> _Text block_:
The Shining owes an obvious (and probably acknowledged) debt to this. Apparently the Robert Wise movie version is quite good, and Shirley herself liked it, so I’ve got to see that. The 1999 version is, by contrast, supposed to be a big dud. But I might have to see that too.

Here’s the original edition cover, which is kind of dated – but I like that it’s sort of reserved about showing the house (unlike the current cover, not to mention the cover on my copy).

And here’s Shirley Jackson as she appeared when she was the age of her protagonist, which is pretty much how I was picturing the woman in the book. Your Hollywood choices follow.

[ONE DAY LATER, 9/23]

Something I planned to mention but forgot – there is a brilliant stroke toward the end of the book. Just as you begin to feel that the protagonist is in peril, the author suddenly brings in two new loud comic characters who irritate everyone and are completely insensitive to the creepy atmosphere. This is at the three-quarters mark, or further. It’s a really clever device, because it very effectively heightens the reader’s sense of hopelessness. The only real struggle, for the characters in this book, is just to keep their wits about them and stay level and focussed in the face of all that “floating horror” uneasiness. Just as that task gets dangerously hard, the author throws a couple of annoying people in their (and our) faces. On the surface, it seems like the new characters completely ruin the atmosphere – but in fact they allow Shirley’s slow burn to run nice and cold all the way to the end, because now the horror has to be glimpsed only in the background, behind the stupid people. Ingenious, really.

Rather than the standard horror movie “don’t go in there!” we want to shout “shut up! we need to concentrate!” Which ends up feeling like a more sophisticated version of the same thing.

In thinking about this device and why it isn’t used more often, I was reminded of the similar effect in the scene in Punch-Drunk Love where cruelly distracting drumming in the incidental score creates the sense that the mundane conversation being had is in fact frightening and difficult. (The same director does something comparable in Boogie Nights, in the tense scene during which a kid keeps unexpectedly setting off loud firecrackers nearby). There, as here, that particular sense of urgency that arises from being distracted has been harnessed. But The Haunting of Hill House does P.T. Anderson one or two better, by making the distraction something amusing in its own right.

September 21, 2005

Thought about the modes of aesthetic reception, or something

Everything I am about to say is obvious, but it hit me with some force this evening anyway.

> _Data excerpt_:

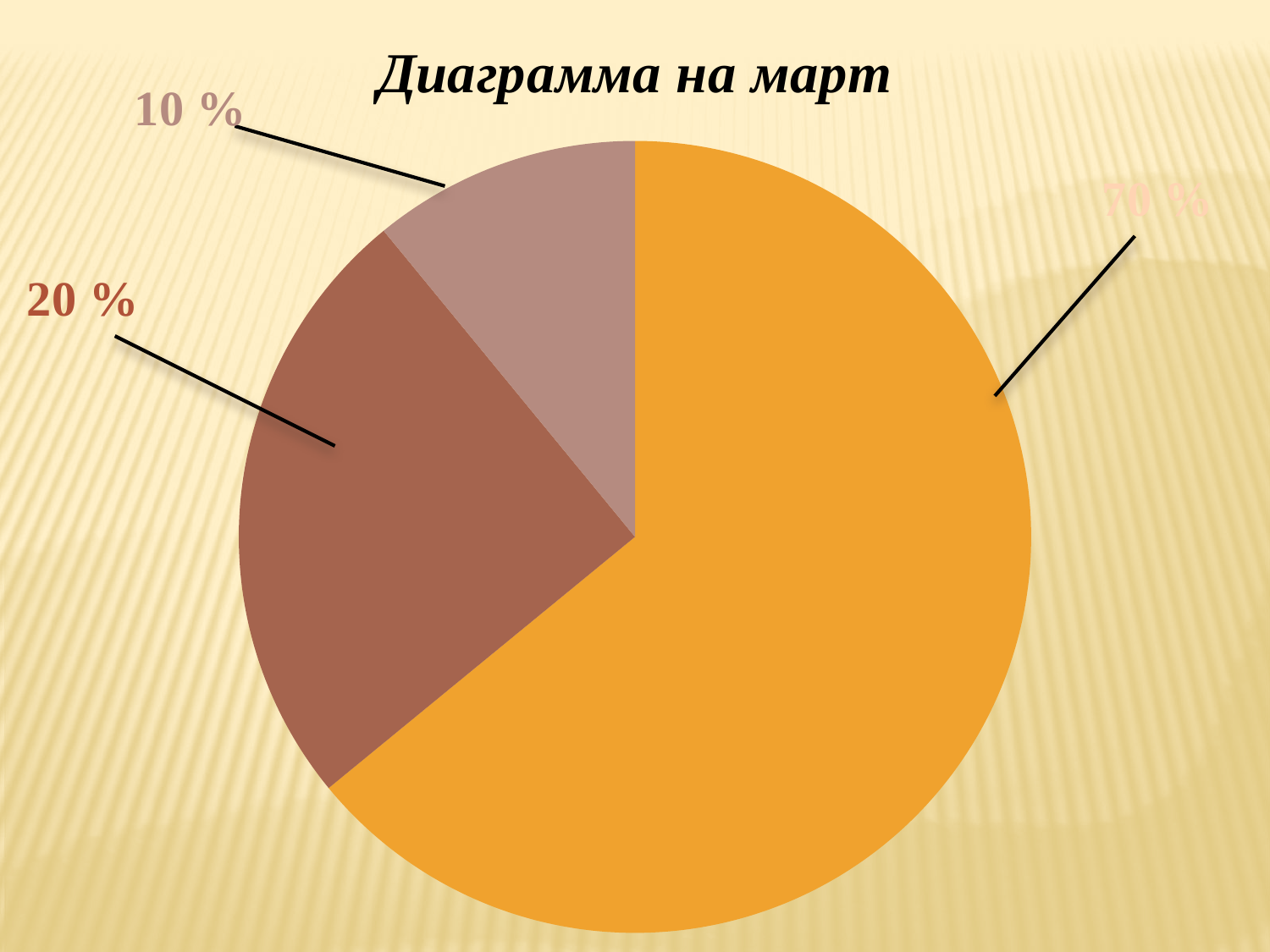
How many slices does the pie chart have? 3 What is the difference between the 20 % slice and the 10 % slice? 10 % Which slice is the smallest in the pie chart? the light mauve-brown slice (10 %) What share of the pie does the light mauve-brown slice represent? 10 % What share of the pie does the dark brown slice represent? 20 % Which is larger, the dark brown slice or the light mauve-brown slice? the dark brown slice What kind of chart is shown on the slide? pie chart What is the difference between the largest slice and the smallest slice? 60 % What is the title of the chart? Диаграмма на март Which slice is the largest in the pie chart? the orange slice (70 %) What colour is the slice labelled 70 %? orange What share of the pie does the orange slice represent? 70 %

> _Directions_:
**A)** Determine whether each statement agrees with the Hill House post, answering yes or no and quoting the deciding words exactly: (i) the 1999 version is said to be a big dud; (ii) the two new comic characters enter around the halfway point of the book; (iii) Shirley liked the Robert Wise movie version.
**B)** List every work that the Hill House post mentions by its title.
**C)** Duplicate the stretch of the Hill House post from "The Shining owes" through "on my copy).".

> _Task-by-task outputs_:
**A)**
(i) Yes: "The 1999 version is, by contrast, supposed to be a big dud."
(ii) No: "This is at the three-quarters mark, or further."
(iii) Yes: "and Shirley herself liked it"

**B)**
The Shining
The Haunting of Hill House
Punch-Drunk Love
Boogie Nights

**C)**
The Shining owes an obvious (and probably acknowledged) debt to this. Apparently the Robert Wise movie version is quite good, and Shirley herself liked it, so I’ve got to see that. The 1999 version is, by contrast, supposed to be a big dud. But I might have to see that too.

Here’s the original edition cover, which is kind of dated – but I like that it’s sort of reserved about showing the house (unlike the current cover, not to mention the cover on my copy).